* **Seitenauszug**
--

Andreas Steinhöfel: Der mechanische Prinz
Was soll man von einem Buch halten, dessen Klappentext verspricht, es könne Herzen retten?! – Ich bin da zunächst einmal skeptisch. Das fiel mir auch nicht schwer, denn ich gehörte bis vor wenigen Tagen noch nicht dem Steinhöfel-Fanclub an. Seine „Mitte des Lebens“ war irgendwie an mir vorbeigegangen, die Kinderweihnachtsgeschichte hatte mich nicht vom Hocker gerissen und der Briefroman der Berliner Teenis … naja, schweigen wir. „Der mechanische Prinz“ (Carlsen-Verlag 2003, 16 EURO) gelangte also mehr auf zufällig-magischem Weg in meine Hände. Er ist mein Insider-Tipp für mindestens das nächste Jahrzehnt!
Im Mittelpunkt steht Max, der unter den Streitereien seiner Eltern leidet. Als er wieder einmal von zu Hause flüchtet, vergisst er seine Monatskarte für die Verkehrsmittel. An der U-Bahn bekommt er von einem Bettler ein Ticket, das ihn vor allem berechtigt, überall auszusteigen, wo er mag. Wenn das nicht schon merkwürdig ist, so sind es die „Refugien“, in die Max mit dem Ticket geführt wird. Orte seiner Albträume und Hoffnungen, die einzig auf das Ziel hinauslaufen, dass er den Kampf um sein eigenes Herz gewinnt. Max, der meint, er sei seinen Eltern egal, nimmt den Kampf dagegen auf, dass er nicht selbst zu jemandem wird, dem alles und alle egal sind.

--

* **Angaben**
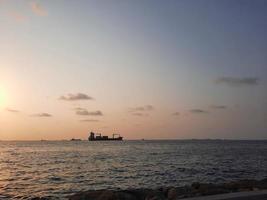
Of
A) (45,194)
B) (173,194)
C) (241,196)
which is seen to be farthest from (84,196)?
(241,196)

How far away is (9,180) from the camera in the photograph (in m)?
36.6

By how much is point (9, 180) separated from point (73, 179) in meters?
5.78

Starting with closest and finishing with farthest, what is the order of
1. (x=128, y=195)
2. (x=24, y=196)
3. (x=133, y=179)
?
1. (x=128, y=195)
2. (x=24, y=196)
3. (x=133, y=179)

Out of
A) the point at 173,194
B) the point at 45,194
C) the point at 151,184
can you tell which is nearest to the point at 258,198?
the point at 173,194

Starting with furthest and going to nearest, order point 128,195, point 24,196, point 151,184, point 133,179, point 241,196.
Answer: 1. point 133,179
2. point 151,184
3. point 24,196
4. point 128,195
5. point 241,196

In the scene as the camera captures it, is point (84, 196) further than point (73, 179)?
No

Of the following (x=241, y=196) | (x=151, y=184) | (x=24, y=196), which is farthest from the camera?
(x=151, y=184)

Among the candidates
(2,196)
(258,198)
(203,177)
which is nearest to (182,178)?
(203,177)

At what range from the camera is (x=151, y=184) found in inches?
1272

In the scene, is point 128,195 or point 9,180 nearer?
point 128,195

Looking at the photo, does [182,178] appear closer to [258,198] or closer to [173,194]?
[173,194]

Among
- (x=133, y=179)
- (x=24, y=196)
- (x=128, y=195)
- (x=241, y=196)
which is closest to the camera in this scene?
(x=241, y=196)

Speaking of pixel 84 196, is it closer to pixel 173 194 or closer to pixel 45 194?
pixel 173 194

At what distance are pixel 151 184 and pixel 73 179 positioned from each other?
7573 mm
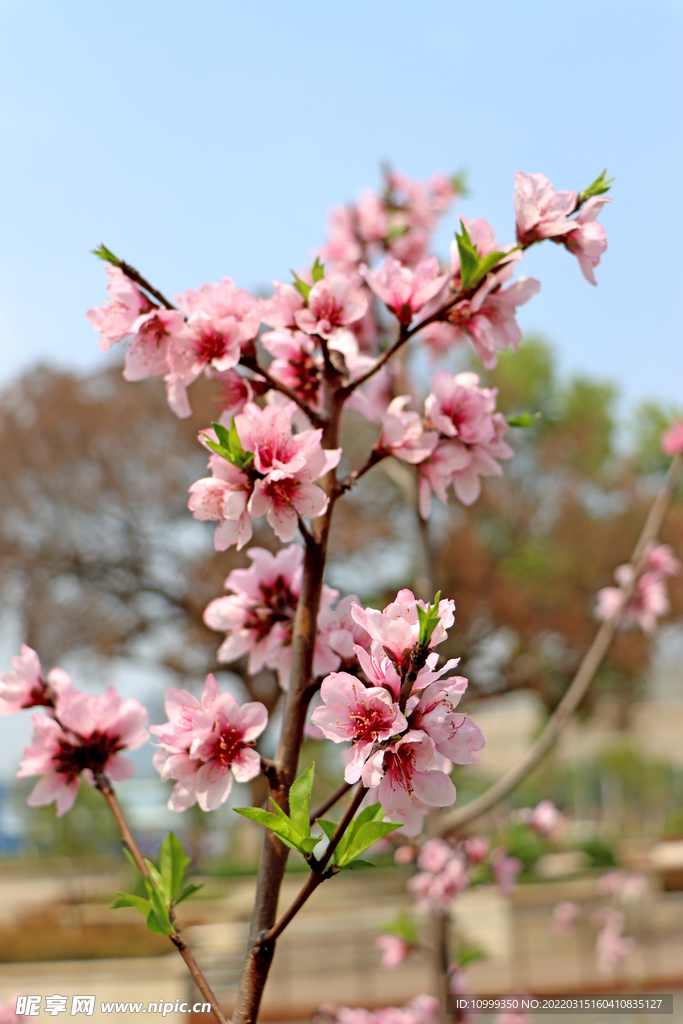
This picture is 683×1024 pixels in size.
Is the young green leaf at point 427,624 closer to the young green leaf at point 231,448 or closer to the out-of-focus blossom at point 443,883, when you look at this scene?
the young green leaf at point 231,448

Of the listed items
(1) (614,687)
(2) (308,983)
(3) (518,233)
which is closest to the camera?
(3) (518,233)

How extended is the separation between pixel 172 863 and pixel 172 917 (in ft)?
0.27

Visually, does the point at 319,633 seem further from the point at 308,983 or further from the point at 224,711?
the point at 308,983

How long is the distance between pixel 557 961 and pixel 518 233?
9.46 metres

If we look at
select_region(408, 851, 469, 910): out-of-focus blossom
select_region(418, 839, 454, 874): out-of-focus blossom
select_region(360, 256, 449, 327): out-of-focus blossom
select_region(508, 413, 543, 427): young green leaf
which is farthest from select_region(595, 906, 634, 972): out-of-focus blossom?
select_region(360, 256, 449, 327): out-of-focus blossom

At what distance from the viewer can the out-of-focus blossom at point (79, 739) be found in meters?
1.26

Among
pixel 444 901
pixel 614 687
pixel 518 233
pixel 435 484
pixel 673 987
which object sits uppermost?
pixel 614 687

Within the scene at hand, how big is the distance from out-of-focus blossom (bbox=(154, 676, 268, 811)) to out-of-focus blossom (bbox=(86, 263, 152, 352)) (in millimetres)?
539

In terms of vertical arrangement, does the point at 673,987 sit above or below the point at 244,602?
below

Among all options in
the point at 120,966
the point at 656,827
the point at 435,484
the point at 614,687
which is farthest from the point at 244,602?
the point at 656,827

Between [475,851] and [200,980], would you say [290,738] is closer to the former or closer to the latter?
[200,980]

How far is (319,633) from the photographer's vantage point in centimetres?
117

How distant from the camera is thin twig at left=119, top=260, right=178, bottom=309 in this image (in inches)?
47.2

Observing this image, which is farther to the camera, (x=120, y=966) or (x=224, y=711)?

--

* **Arbeitsauftrag**
Prüfe anhand des Seitenauszugs, ob die folgenden Aussagen zutreffen: 1. Max erhält das Ticket an der U-Bahn von einem Bettler. 2. Die besprechende Person gehörte schon lange dem Steinhöfel-Fanclub an. 3. Das Buch ist 2003 im Carlsen-Verlag erschienen. Antworte jeweils mit Ja oder Nein und zitiere die entscheidenden Worte wörtlich.

* **Schriftliche Antwort**
1. Ja: „An der U-Bahn bekommt er von einem Bettler ein Ticket“
2. Nein: „ich gehörte bis vor wenigen Tagen noch nicht dem Steinhöfel-Fanclub an“
3. Ja: „Carlsen-Verlag 2003“